> [EXERCISE PASSAGE]:
Terraform State Encryption Plan

Context

Today, Cabalmail’s Terraform state lives in the cabal-tf-backend S3 bucket. The bucket has SSE-S3 enabled at the bucket level (AWS default since 2023), so the state file is encrypted at rest with an AWS-owned key the service manages transparently. The catch is that with SSE-S3, any IAM principal that can call s3:GetObject on the bucket gets the fully decrypted state back — the service decrypts on read with no separate authorization step. This is the standard backend posture, and it has been adequate while the only secrets in state were resource ARNs and IDs.

The 0.7.x monitoring work surfaced a concrete case where this posture starts to chafe: the alert_sink Lambda needs Pushover credentials and an ntfy publisher token. The Phase 1 implementation works around the issue by writing placeholder values via Terraform and using ignore_changes = [value] so the operator can aws ssm put-parameter the real values out-of-band. That keeps secrets out of state, but at the cost of manual setup steps, drift between code and reality, and no in-band rotation.

The fix is to re-key the state object under a customer-managed KMS key (CMK) using the S3 backend’s encrypt + kms_key_id options (SSE-KMS). With SSE-KMS and a CMK, S3 calls KMS on the caller’s behalf using the caller’s permissions, so reading state requires both s3:GetObject and kms:Decrypt on the key. Grant kms:Decrypt to only the deploy principal and we get the property we want: S3 read access alone no longer reveals state. That changes the calculus enough that we can comfortably manage secrets through Terraform.

> [ACTIVITIES]:
1) Using the Terraform state encryption plan, decide whether each statement agrees with it. Answer yes or no for each, quoting the words that settle it.
(a) The cabal-tf-backend bucket currently has SSE-S3 enabled at the bucket level.
(b) With SSE-KMS and a customer-managed key, s3:GetObject alone is enough to read state.
(c) The Phase 1 implementation writes the real Pushover credentials through Terraform.
2) According to the Terraform state encryption plan, what does the alert_sink Lambda need?
The lines after this point have no connection to the Terraform state encryption plan.

> [RAW DATA]:
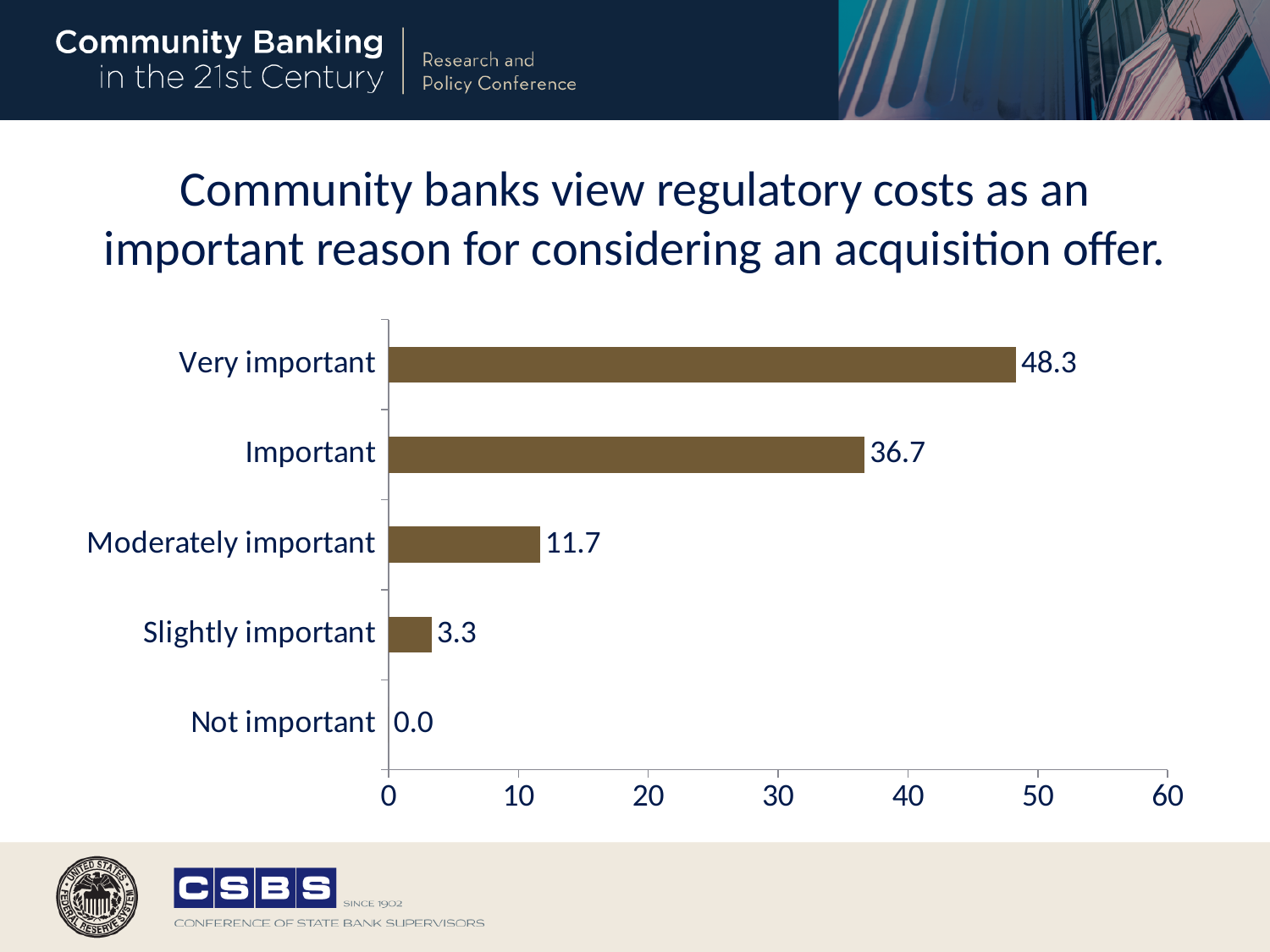
What is the value for Slightly important? 3.3 What is the value for Important? 36.7 Which category has the highest value? Very important What kind of chart is shown on the slide? Bar chart What is the difference between the values for Very important and Important? 11.6 How many categories are shown in the chart? 5 What is the highest value shown on the horizontal axis? 60 What is the value for Moderately important? 11.7 Which category has the lowest value? Not important What is the value for Not important? 0.0 What is the value for Very important? 48.3 Which is larger, the value for Moderately important or the value for Slightly important? Moderately important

> [WRITTEN ANSWERS]:
1)
(a) Yes: "The bucket has SSE-S3 enabled at the bucket level"
(b) No: "reading state requires both s3:GetObject and kms:Decrypt on the key"
(c) No: "writing placeholder values via Terraform"

2) Pushover credentials and an ntfy publisher token.